Swimming with the tide: As out-of-town buyers wade into Denver’s luxury market, pools are liquid gold

At a moment when home sales may be cooling off a little after a big run-up this spring, one factor that turns the temperature back up on a listing is having a swimming pool out back.

“Can you find me a house with a pool?” Top-selling agent Jackie Garcia says that query is one she hears often after a pandemic year when buyers are more inclined to think about spending their down time at home.

“Buy a house with a swimming pool and now you have a resort right in your own backyard”

...says Garcia with RE/Max Professionals, who is already on track to do around $40 million in residential sales this year—many of them in South Jefferson County, Highlands Ranch, and Littleton.

“People were stuck at home, public pools were closed, HOA pools were closed, and people want to provide space for kids and their friends not to be trapped inside,” says Joe Dempsey, Jr., COO for Broomfield-based pool contractor Aquality Construction.

Dempsey says his company saw its business double last year as the usually busy spring season for pool construction was heightened by Covid-19. Garcia says that in the real estate market, pool requests dovetail with the unusual number of California buyers who have been searching Denver this year. “We’re seeing them in droves,” she says.

Some 40% of the nation’s five million in-ground swimming pools are in California or Florida, according to  

Garcia says that purchasers arrive from the Golden State with plenty of cash to reach for higher-end properties. “They’re just blown away by how much they can buy here,” she adds. Of course, buyers can purchase a home with a suitable backyard and then put in a pool. But right now, taking on a project like that is swimming against the tide, says Aquality’s Dempsey.  

Pools on back order

His company is sold out on requests for pool completions through summer of 2022, noting that the design and permitting pro- cess for a concrete pool generally takes six months; adding to the wait time from the wave of orders that arrived with the pandemic.

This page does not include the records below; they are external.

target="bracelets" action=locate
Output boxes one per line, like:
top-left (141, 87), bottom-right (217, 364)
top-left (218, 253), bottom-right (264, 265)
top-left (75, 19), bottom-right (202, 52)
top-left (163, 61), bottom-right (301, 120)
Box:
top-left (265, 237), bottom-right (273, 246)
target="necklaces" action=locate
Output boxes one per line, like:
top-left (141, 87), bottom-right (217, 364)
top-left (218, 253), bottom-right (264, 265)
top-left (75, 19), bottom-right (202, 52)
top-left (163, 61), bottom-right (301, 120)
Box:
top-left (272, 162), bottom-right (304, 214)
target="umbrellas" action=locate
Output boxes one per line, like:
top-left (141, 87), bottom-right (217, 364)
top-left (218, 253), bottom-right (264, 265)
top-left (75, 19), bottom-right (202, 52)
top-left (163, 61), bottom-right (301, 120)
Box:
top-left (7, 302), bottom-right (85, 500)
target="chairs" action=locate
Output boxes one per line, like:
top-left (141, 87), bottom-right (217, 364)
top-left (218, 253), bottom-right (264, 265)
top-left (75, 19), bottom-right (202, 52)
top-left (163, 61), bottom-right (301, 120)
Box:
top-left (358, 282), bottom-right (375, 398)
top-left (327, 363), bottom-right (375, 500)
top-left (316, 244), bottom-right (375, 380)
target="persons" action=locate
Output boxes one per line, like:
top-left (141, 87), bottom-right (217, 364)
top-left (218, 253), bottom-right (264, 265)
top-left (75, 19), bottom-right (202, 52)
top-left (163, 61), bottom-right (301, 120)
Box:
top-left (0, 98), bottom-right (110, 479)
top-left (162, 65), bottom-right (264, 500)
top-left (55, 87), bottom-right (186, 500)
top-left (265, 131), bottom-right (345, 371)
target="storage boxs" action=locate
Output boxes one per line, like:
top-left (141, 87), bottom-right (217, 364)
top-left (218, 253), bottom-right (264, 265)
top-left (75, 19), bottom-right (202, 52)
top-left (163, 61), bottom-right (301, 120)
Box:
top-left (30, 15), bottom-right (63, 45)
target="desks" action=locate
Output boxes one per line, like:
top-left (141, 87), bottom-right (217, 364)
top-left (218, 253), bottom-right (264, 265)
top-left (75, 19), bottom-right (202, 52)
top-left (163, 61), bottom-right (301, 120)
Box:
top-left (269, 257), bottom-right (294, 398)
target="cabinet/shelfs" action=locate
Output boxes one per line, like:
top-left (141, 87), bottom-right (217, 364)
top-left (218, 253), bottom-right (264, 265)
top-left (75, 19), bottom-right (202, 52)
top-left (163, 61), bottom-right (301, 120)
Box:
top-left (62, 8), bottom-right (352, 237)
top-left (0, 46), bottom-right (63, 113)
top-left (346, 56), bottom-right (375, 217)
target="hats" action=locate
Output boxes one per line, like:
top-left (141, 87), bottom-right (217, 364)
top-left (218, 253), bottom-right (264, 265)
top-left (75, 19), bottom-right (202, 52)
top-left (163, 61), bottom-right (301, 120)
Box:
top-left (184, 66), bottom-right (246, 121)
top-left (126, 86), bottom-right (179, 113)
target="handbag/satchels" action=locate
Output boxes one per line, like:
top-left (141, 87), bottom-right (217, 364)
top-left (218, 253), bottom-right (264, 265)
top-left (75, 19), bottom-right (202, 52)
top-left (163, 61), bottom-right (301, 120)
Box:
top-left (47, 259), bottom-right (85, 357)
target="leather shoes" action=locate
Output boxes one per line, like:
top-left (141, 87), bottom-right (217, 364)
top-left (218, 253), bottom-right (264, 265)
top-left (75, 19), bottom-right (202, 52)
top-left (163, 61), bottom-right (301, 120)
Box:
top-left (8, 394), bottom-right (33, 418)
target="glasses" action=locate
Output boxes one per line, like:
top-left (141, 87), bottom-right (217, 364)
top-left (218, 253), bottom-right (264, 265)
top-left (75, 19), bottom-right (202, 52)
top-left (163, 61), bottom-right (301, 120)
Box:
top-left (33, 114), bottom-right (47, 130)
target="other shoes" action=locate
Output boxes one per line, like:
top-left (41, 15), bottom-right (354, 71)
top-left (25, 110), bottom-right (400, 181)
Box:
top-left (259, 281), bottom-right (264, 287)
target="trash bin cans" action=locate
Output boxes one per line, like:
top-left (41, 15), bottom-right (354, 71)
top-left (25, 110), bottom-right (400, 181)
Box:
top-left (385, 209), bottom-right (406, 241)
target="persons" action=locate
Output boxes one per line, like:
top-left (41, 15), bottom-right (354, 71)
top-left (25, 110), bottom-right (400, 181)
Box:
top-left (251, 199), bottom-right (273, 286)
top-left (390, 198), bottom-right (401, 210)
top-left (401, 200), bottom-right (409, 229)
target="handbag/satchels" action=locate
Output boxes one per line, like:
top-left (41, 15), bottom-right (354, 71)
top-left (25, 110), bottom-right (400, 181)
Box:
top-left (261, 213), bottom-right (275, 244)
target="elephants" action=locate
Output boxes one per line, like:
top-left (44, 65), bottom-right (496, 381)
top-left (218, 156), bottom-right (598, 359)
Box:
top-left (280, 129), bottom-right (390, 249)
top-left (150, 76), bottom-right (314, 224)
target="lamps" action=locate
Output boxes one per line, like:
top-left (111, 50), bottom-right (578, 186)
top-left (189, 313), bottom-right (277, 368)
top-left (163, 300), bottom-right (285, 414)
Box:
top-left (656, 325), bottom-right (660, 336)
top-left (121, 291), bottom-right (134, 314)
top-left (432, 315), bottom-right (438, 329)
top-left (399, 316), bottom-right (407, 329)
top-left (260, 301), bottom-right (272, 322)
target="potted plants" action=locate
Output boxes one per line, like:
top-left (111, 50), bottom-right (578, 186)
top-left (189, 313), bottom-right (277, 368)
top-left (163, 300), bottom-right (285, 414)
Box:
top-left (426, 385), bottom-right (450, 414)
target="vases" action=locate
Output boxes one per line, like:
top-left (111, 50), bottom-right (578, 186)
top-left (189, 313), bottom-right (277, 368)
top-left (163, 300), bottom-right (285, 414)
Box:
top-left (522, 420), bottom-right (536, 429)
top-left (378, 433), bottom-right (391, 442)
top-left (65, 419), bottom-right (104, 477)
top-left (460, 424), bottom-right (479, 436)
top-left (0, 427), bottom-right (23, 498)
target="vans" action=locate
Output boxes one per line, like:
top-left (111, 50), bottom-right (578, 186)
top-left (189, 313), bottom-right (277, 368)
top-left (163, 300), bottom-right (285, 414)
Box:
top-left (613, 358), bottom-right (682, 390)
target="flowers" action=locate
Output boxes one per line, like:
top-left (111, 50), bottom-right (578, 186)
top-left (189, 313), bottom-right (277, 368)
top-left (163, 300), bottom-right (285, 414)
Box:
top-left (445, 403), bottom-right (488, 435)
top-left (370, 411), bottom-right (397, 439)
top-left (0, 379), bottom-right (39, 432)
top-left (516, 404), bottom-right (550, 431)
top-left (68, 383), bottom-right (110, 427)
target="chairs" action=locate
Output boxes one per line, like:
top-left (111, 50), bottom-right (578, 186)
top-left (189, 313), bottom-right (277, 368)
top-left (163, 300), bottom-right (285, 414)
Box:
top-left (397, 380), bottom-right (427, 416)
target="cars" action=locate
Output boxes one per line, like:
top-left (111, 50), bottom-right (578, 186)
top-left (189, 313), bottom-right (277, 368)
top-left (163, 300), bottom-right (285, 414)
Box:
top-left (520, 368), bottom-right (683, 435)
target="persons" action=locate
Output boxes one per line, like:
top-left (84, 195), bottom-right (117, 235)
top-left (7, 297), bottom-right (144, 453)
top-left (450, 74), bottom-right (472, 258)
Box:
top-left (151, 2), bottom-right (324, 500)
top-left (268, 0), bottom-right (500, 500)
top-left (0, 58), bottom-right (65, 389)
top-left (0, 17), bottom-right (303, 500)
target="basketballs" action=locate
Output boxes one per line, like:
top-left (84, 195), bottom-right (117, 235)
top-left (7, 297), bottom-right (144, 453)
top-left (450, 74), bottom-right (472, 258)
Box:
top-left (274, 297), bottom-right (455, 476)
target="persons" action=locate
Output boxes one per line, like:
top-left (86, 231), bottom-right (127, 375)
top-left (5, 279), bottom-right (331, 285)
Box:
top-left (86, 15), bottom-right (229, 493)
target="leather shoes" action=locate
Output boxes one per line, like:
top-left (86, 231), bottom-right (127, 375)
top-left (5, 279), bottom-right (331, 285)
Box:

Demand not just for swimming pools but for residential water features are way up now, Dempsey says. “We’ve seen a large increase in intricate water features,” he notes. “Some people don’t care about swimming, but like the sight and sound of water.”

Dempsey says he expects orders for pools to remain strong through the summer and to level out this fall, creating better wait times.

The popularity of water goes hand-in-hand with a shift of buyers’ attention toward the suburbs, as opposed to the urban core, Garcia says. “It used to be that the suburbs were a little harder to sell than the city of Denver was,” she says. “Now buyers see that as better than the central area.”

Meanwhile, Garcia and her family have put off an annual trek to Maui, in favor of waterside time at their own place in Jefferson County. “Too many restaurants are still closed there, and who wants to sit for eight hours on a plane wearing a mask?” she says.